Délices royales, ou le Jeu des échecs/Chant en vers sur le jeu Sha’h-Mat (Échecs)

et Aben-Yé’Hia
Traduction par Léon Hollænderski.
Chez B. Créhange (p. 15-18).

CHANT EN VERS

SUR LE JEU SHA’H-MAT (Échecs)

Par Rabbi ABEN-EZRA.
(Traduction littérale.)

Je chante dans mes vers une bataille en règle, dont l’idée remonte aux temps les plus reculés. Ce sont des hommes de sagesse et de science qui l’ont conçue et qui en ont donné le plan au moyen de huit rangées de cases divisées chacune en huit carrés placés les uns à côté des autres.

Deux camps sont en présence. Dans chacun d’eux le Roi prend place, pour diriger le combat qu’il va livrer à son ennemi.

Tous les guerriers se préparent à l’action ; on les voit ou sortir dans la plaine, ou rentrer au camp. Mais dans leur marche ils ne brandissent pas leurs glaives, car c’est une lutte toute fictive.

Les guerriers se distinguent par des marques et des insignes particuliers. Quand on les voit fondre tumultueusement les uns sur les autres, on pense aux Éduméens et aux Cushéens.

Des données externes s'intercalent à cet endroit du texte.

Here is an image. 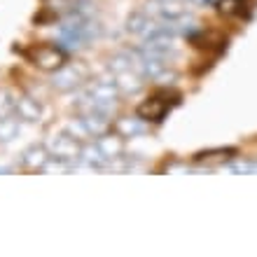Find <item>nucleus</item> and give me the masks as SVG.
Masks as SVG:
<instances>
[{
  "label": "nucleus",
  "instance_id": "f257e3e1",
  "mask_svg": "<svg viewBox=\"0 0 257 257\" xmlns=\"http://www.w3.org/2000/svg\"><path fill=\"white\" fill-rule=\"evenodd\" d=\"M26 59L45 73H56L68 63V52L54 42H35L26 49Z\"/></svg>",
  "mask_w": 257,
  "mask_h": 257
},
{
  "label": "nucleus",
  "instance_id": "f03ea898",
  "mask_svg": "<svg viewBox=\"0 0 257 257\" xmlns=\"http://www.w3.org/2000/svg\"><path fill=\"white\" fill-rule=\"evenodd\" d=\"M180 96L178 94H171V91H162V94H155L145 98V101L136 108V117H141L143 122H162L164 117L169 115V110L173 108L178 103Z\"/></svg>",
  "mask_w": 257,
  "mask_h": 257
},
{
  "label": "nucleus",
  "instance_id": "7ed1b4c3",
  "mask_svg": "<svg viewBox=\"0 0 257 257\" xmlns=\"http://www.w3.org/2000/svg\"><path fill=\"white\" fill-rule=\"evenodd\" d=\"M89 82V68L82 61H68L63 68L52 73V87L56 91H75Z\"/></svg>",
  "mask_w": 257,
  "mask_h": 257
},
{
  "label": "nucleus",
  "instance_id": "20e7f679",
  "mask_svg": "<svg viewBox=\"0 0 257 257\" xmlns=\"http://www.w3.org/2000/svg\"><path fill=\"white\" fill-rule=\"evenodd\" d=\"M141 49L145 52V54H150V56H157V59H164V61H169L171 56H176L178 35L164 26L159 33L150 35L148 40H141Z\"/></svg>",
  "mask_w": 257,
  "mask_h": 257
},
{
  "label": "nucleus",
  "instance_id": "39448f33",
  "mask_svg": "<svg viewBox=\"0 0 257 257\" xmlns=\"http://www.w3.org/2000/svg\"><path fill=\"white\" fill-rule=\"evenodd\" d=\"M124 28H126L128 35H134V38H138V40H148L150 35L159 33L164 28V21L155 19L150 12H145V10H134V12L126 17V24H124Z\"/></svg>",
  "mask_w": 257,
  "mask_h": 257
},
{
  "label": "nucleus",
  "instance_id": "423d86ee",
  "mask_svg": "<svg viewBox=\"0 0 257 257\" xmlns=\"http://www.w3.org/2000/svg\"><path fill=\"white\" fill-rule=\"evenodd\" d=\"M82 145L84 143L77 141L75 136L66 134H56L54 138H49L47 141V150L49 155L56 157V159H61V162H68V164H77L80 162V155H82Z\"/></svg>",
  "mask_w": 257,
  "mask_h": 257
},
{
  "label": "nucleus",
  "instance_id": "0eeeda50",
  "mask_svg": "<svg viewBox=\"0 0 257 257\" xmlns=\"http://www.w3.org/2000/svg\"><path fill=\"white\" fill-rule=\"evenodd\" d=\"M110 77L117 84L122 96H134L145 87V77L141 75V70L136 66H119L115 70H110Z\"/></svg>",
  "mask_w": 257,
  "mask_h": 257
},
{
  "label": "nucleus",
  "instance_id": "6e6552de",
  "mask_svg": "<svg viewBox=\"0 0 257 257\" xmlns=\"http://www.w3.org/2000/svg\"><path fill=\"white\" fill-rule=\"evenodd\" d=\"M96 145H98V150H101V155L105 157L108 162H112V159H119V157H124L126 138L117 134L115 128H110L108 134H103L101 138H96Z\"/></svg>",
  "mask_w": 257,
  "mask_h": 257
},
{
  "label": "nucleus",
  "instance_id": "1a4fd4ad",
  "mask_svg": "<svg viewBox=\"0 0 257 257\" xmlns=\"http://www.w3.org/2000/svg\"><path fill=\"white\" fill-rule=\"evenodd\" d=\"M14 117L19 122H28L35 124L42 119V103L33 96H21L17 98V105H14Z\"/></svg>",
  "mask_w": 257,
  "mask_h": 257
},
{
  "label": "nucleus",
  "instance_id": "9d476101",
  "mask_svg": "<svg viewBox=\"0 0 257 257\" xmlns=\"http://www.w3.org/2000/svg\"><path fill=\"white\" fill-rule=\"evenodd\" d=\"M49 150L47 145H33V148H28L26 152H24V157H21V169L24 171H33V173H38V171H45V166H47L49 162Z\"/></svg>",
  "mask_w": 257,
  "mask_h": 257
},
{
  "label": "nucleus",
  "instance_id": "9b49d317",
  "mask_svg": "<svg viewBox=\"0 0 257 257\" xmlns=\"http://www.w3.org/2000/svg\"><path fill=\"white\" fill-rule=\"evenodd\" d=\"M190 42L203 52H217V49L224 47V35L217 33V31H201V33L190 35Z\"/></svg>",
  "mask_w": 257,
  "mask_h": 257
},
{
  "label": "nucleus",
  "instance_id": "f8f14e48",
  "mask_svg": "<svg viewBox=\"0 0 257 257\" xmlns=\"http://www.w3.org/2000/svg\"><path fill=\"white\" fill-rule=\"evenodd\" d=\"M112 128L124 138H138L145 131V122L141 117H119V119L112 122Z\"/></svg>",
  "mask_w": 257,
  "mask_h": 257
},
{
  "label": "nucleus",
  "instance_id": "ddd939ff",
  "mask_svg": "<svg viewBox=\"0 0 257 257\" xmlns=\"http://www.w3.org/2000/svg\"><path fill=\"white\" fill-rule=\"evenodd\" d=\"M238 152L234 148H222V150H208V152H199L194 157L196 164H203V166H215V164H224L234 159Z\"/></svg>",
  "mask_w": 257,
  "mask_h": 257
},
{
  "label": "nucleus",
  "instance_id": "4468645a",
  "mask_svg": "<svg viewBox=\"0 0 257 257\" xmlns=\"http://www.w3.org/2000/svg\"><path fill=\"white\" fill-rule=\"evenodd\" d=\"M19 134V119L17 117H5V119H0V143H7L17 138Z\"/></svg>",
  "mask_w": 257,
  "mask_h": 257
},
{
  "label": "nucleus",
  "instance_id": "2eb2a0df",
  "mask_svg": "<svg viewBox=\"0 0 257 257\" xmlns=\"http://www.w3.org/2000/svg\"><path fill=\"white\" fill-rule=\"evenodd\" d=\"M243 7V0H215V10L222 17H236Z\"/></svg>",
  "mask_w": 257,
  "mask_h": 257
},
{
  "label": "nucleus",
  "instance_id": "dca6fc26",
  "mask_svg": "<svg viewBox=\"0 0 257 257\" xmlns=\"http://www.w3.org/2000/svg\"><path fill=\"white\" fill-rule=\"evenodd\" d=\"M14 105H17V98L7 89H0V119L14 115Z\"/></svg>",
  "mask_w": 257,
  "mask_h": 257
}]
</instances>
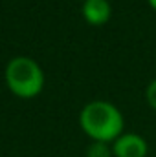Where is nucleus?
<instances>
[{"label":"nucleus","instance_id":"f257e3e1","mask_svg":"<svg viewBox=\"0 0 156 157\" xmlns=\"http://www.w3.org/2000/svg\"><path fill=\"white\" fill-rule=\"evenodd\" d=\"M79 126L92 141L112 144L123 133L125 119L116 104L109 101H92L81 110Z\"/></svg>","mask_w":156,"mask_h":157},{"label":"nucleus","instance_id":"f03ea898","mask_svg":"<svg viewBox=\"0 0 156 157\" xmlns=\"http://www.w3.org/2000/svg\"><path fill=\"white\" fill-rule=\"evenodd\" d=\"M9 91L20 99H33L44 88V71L31 57H15L6 64L4 71Z\"/></svg>","mask_w":156,"mask_h":157},{"label":"nucleus","instance_id":"7ed1b4c3","mask_svg":"<svg viewBox=\"0 0 156 157\" xmlns=\"http://www.w3.org/2000/svg\"><path fill=\"white\" fill-rule=\"evenodd\" d=\"M149 152L147 141L132 132H123L112 143L114 157H145Z\"/></svg>","mask_w":156,"mask_h":157},{"label":"nucleus","instance_id":"20e7f679","mask_svg":"<svg viewBox=\"0 0 156 157\" xmlns=\"http://www.w3.org/2000/svg\"><path fill=\"white\" fill-rule=\"evenodd\" d=\"M81 13L90 26H103L110 20L112 6L109 0H83Z\"/></svg>","mask_w":156,"mask_h":157},{"label":"nucleus","instance_id":"39448f33","mask_svg":"<svg viewBox=\"0 0 156 157\" xmlns=\"http://www.w3.org/2000/svg\"><path fill=\"white\" fill-rule=\"evenodd\" d=\"M112 144L109 143H96L92 141V144L86 150V157H112Z\"/></svg>","mask_w":156,"mask_h":157},{"label":"nucleus","instance_id":"423d86ee","mask_svg":"<svg viewBox=\"0 0 156 157\" xmlns=\"http://www.w3.org/2000/svg\"><path fill=\"white\" fill-rule=\"evenodd\" d=\"M145 99H147L149 106H151L153 110H156V78L149 82V86H147V90H145Z\"/></svg>","mask_w":156,"mask_h":157},{"label":"nucleus","instance_id":"0eeeda50","mask_svg":"<svg viewBox=\"0 0 156 157\" xmlns=\"http://www.w3.org/2000/svg\"><path fill=\"white\" fill-rule=\"evenodd\" d=\"M147 2H149V6H151V7L156 11V0H147Z\"/></svg>","mask_w":156,"mask_h":157}]
</instances>
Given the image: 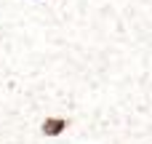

Voilà les Cushéens qui lancent leurs cohortes dans la bataille, tandis que les fils d’Edom se portent bravement à la rencontre de leurs adversaires. Ce sont les fantassins qui commencent la bataille dans la plaine. Le fantassin doit marcher droit devant lui, mais il peut se tourner de côté pour prendre son ennemi. Dans toute autre circonstance, il lui est interdit de changer de direction ou de rétrograder. Mais au début, il peut d’un seul bond franchir trois cases ; et si, dans sa course, il dépasse les limites du camp ennemi et arrive jusqu’à la huitième rangée, il pourra comme Pherz (la Reine) circuler partout et combattre comme lui.

Et quand Pherz (la Reine) se met en marche, il s’avance dans celle des quatre directions qu’il lui plaît.

Puis, après lui, l’Éléphant (le Fou) sort du camp ; il s’avance aux côtés de Pherz comme un dresseur d’embûches. Sa marche (quoique diagonale) est semblable à celle de Pherz, qui cependant a sur lui la préséance, puisque l’Éléphant n’occupe que la troisième place.

Dans cette guerre, le Cheval (Cavalier) a le pied très-léger, aussi il s’avance par une route sinueuse.

Ses mouvements sont tortueux, toujours irréguliers. Dans sa course, il ne peut dépasser trois cases.

Rou’h (la Tour) suit la ligne droite, toujours en plaine, soit en long, soit en large, et ne peut prendre les chemins obliques ; sa marche n’est ni tortueuse ni irrégulière.

Le Roi marche pas à pas dans toutes les directions, pour porter secours à ses sujets. Mais il sait quand il doit se tenir à l’écart, comme lorsqu’il doit sortir pour combattre, ou se renfermer dans son camp. Si un ennemi s’avance contre lui et le prévient, alors il quitte sa place ; et s’il y a danger, le Rou’h peut changer sa place contre celle de son maître (roquer).

Il y a des moments où le Roi doit fuir, et d’autres où il doit s’environner de ses troupes.

Les combattants s’attaquent dans leur fureur, ils cherchent tous à terrasser leurs adversaires ; mais si les défenseurs des deux Rois sont tués (pris), c’est sans effusion de sang. Tantôt les Cushéens remportent la victoire et mettent en fuite les enfants d’Édom ; tantôt ce sont les Éduméens qui triomphent des Cushéens et de leur chef. Enfin le Roi tombe dans une embuscade et il est fait prisonnier, ne pouvant trouver une seule issue ou un seul refuge : privé de ses forteresses, il est au pouvoir de ses ennemis ; isolé et ne pouvant trouver de libérateur, il est mis à mort, c’est-à-dire devient mat.

Avec le Roi périssent toutes ses troupes, qui ne peuvent ressusciter qu’avec le souverain : elles perdent l’honneur à la mort du chef. Cependant elles peuvent combattre encore, et les guerriers peuvent reprendre leurs rangs.